The parties in the Coordination Framework previously ran on separate lists in the 2023 provincial elections in areas where Shiite parties would not be threatened by Kurdish, Sadrist, or Sunni blocs.
The Coordination Framework has faced rivalries and division since its early days, but the dominant split heading into the election is between factions that align with the current government and those who criticize it. The pro-government politicians include Prime Minister Sudani, Wisdom Movement leader Ammar al Hakim, Badr Organization Secretary General Hadi al Ameri, and Popular Mobilization Forces Chairman Faleh al Fayyadh. Major politicians who are critical of the current government include former Prime Minister Nouri al Maliki of the State of Law Coalition and Qais al Khazali, the leader of Asaib Ahl al Haq.
The Badr Organization and Asaib Ahl al Haq are two of the most prominent elements of the Popular Mobilization Forces (PMF), an Iraqi government organ predominantly comprised of militias backed by Iran.

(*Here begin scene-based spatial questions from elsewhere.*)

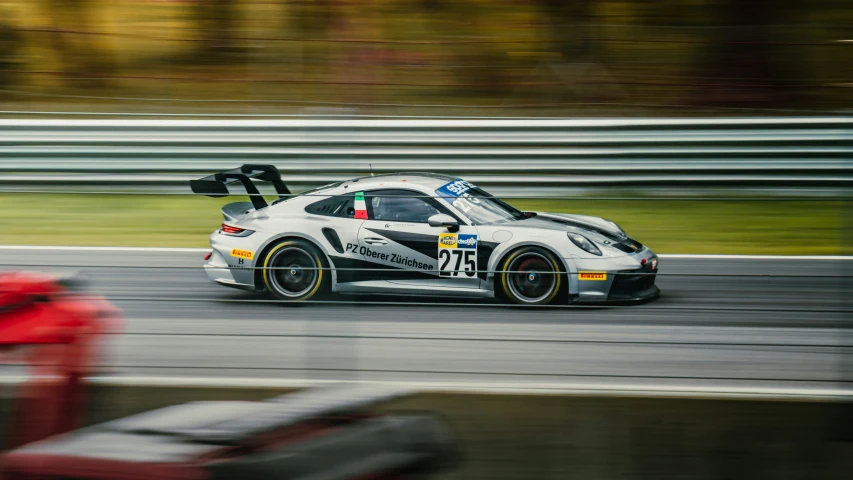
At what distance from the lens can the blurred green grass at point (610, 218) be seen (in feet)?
10.3

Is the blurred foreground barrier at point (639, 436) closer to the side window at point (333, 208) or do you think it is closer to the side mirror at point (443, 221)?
the side mirror at point (443, 221)

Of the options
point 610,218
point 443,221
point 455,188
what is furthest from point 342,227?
point 610,218

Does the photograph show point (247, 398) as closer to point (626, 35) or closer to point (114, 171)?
point (114, 171)

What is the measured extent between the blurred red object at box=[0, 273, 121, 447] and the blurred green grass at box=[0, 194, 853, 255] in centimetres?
119

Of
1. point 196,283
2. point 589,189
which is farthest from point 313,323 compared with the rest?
point 196,283

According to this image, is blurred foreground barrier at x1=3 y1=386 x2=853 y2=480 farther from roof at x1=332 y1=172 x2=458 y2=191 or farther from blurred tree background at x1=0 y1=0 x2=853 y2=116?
blurred tree background at x1=0 y1=0 x2=853 y2=116

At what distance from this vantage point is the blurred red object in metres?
2.51

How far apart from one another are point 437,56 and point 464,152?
6.07m

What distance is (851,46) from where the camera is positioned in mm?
11258

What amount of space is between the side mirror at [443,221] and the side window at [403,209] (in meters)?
0.05

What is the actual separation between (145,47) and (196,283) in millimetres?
7861

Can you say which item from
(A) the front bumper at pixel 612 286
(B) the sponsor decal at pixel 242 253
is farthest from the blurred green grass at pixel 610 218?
(B) the sponsor decal at pixel 242 253

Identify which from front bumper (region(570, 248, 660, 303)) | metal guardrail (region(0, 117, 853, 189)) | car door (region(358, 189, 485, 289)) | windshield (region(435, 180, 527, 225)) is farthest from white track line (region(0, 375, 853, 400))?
windshield (region(435, 180, 527, 225))

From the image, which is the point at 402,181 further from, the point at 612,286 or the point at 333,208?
the point at 612,286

The Wisdom Movement and the State of Law Coalition are powerful Shiite political wings born out of Iran-aligned political parties.
One current disagreement between Shiite factions is over Sudani’s decision to engage with Syrian interim President Ahmed al Sharaa and invite the Syrian leader to the Arab League summit in Baghdad next month. Sharaa is deeply unpopular among many Iraqi Shiites due to his jihadist history in Iraq, affiliation with Al Qaeda, and role in deposing Bashar al Assad, Iran’s ally in Syria. The controversy over the government engaging with Sharaa is intensifying political fractures already under strain from US pressure to disarm Iraq’s militias, a position the Iran-aligned factions strongly oppose.

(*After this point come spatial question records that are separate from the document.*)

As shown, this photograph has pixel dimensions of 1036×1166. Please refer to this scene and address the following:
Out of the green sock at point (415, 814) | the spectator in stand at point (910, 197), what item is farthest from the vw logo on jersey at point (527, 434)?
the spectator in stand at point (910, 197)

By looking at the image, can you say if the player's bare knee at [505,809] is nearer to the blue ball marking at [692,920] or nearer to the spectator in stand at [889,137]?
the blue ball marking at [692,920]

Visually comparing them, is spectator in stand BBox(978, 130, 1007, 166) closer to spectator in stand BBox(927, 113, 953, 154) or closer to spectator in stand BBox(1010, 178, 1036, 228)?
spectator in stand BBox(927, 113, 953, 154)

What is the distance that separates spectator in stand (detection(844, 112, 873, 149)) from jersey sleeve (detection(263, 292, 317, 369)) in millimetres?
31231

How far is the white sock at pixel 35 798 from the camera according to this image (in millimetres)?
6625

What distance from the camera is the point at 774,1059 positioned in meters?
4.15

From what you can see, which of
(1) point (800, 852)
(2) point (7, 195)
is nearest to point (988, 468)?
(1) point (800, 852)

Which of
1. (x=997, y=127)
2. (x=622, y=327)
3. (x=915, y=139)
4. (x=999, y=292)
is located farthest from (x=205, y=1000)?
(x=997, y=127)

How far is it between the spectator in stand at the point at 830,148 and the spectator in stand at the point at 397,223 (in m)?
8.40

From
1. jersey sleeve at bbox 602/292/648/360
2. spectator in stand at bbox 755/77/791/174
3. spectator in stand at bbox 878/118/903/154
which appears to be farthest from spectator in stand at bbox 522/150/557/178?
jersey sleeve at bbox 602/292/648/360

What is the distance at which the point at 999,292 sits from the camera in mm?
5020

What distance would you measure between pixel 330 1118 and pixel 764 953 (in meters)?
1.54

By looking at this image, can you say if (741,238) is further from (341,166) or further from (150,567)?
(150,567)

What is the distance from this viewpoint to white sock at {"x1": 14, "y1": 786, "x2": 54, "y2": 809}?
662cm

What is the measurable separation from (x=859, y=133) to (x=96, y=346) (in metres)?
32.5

Earlier this year, the Service and Retirement Law, which sought to “formalize and regulate the PMF,” exacerbated differences within the Coordination Framework. The law was intended to enshrine the rights of PMF members, similar to service and retirement laws for other government and military branches. However, some considered the legislation’s inclusion of a retirement age to be an attempt to force leadership changes among the paramilitary force, as roughly 400 senior officers would be compelled to retire, including PMF Chairman Faleh al Fayyadh. Ultimately, the law did not pass despite boycotts of parliamentary proceedings and other attempts by the State of Law Coalition and Sadiqoun, Asaib Ahl al Haq’s political party, to force the agenda. New PMF legislation was subsequently introduced and is still under consideration.

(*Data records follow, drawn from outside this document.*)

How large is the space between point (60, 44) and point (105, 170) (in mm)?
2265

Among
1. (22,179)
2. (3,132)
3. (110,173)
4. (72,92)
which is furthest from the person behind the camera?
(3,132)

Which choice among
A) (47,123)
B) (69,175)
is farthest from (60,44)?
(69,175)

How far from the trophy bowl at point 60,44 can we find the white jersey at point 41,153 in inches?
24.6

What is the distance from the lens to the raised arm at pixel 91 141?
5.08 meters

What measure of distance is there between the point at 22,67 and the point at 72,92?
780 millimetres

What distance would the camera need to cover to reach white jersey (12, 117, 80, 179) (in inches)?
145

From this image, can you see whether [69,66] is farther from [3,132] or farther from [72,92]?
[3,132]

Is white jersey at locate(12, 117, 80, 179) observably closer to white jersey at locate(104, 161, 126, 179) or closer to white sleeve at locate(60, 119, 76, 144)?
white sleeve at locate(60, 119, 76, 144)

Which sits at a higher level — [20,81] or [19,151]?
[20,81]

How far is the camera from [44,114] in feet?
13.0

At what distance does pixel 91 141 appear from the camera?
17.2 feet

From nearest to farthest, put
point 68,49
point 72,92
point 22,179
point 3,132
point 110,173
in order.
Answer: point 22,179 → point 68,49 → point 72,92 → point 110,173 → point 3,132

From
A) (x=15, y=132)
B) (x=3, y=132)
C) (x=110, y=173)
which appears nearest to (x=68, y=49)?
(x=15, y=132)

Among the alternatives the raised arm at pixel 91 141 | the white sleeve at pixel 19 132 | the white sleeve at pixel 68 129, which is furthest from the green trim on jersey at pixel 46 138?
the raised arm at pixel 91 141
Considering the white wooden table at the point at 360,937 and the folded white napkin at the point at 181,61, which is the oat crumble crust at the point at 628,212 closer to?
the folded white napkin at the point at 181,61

Muqtada al Sadr announced in March that he would not participate in the upcoming election, though he instructed his followers to update their voter identification. Despite the firebrand cleric maintaining significant popularity and public engagement, he proclaimed, “As long as corruption exists, I will not participate in a limping electoral process that is only concerned with sectarian, ethnic, and partisan interests.” Many Iraqi Shiite politicians have encouraged Sadr to participate in the upcoming election due to concerns over its perceived legitimacy.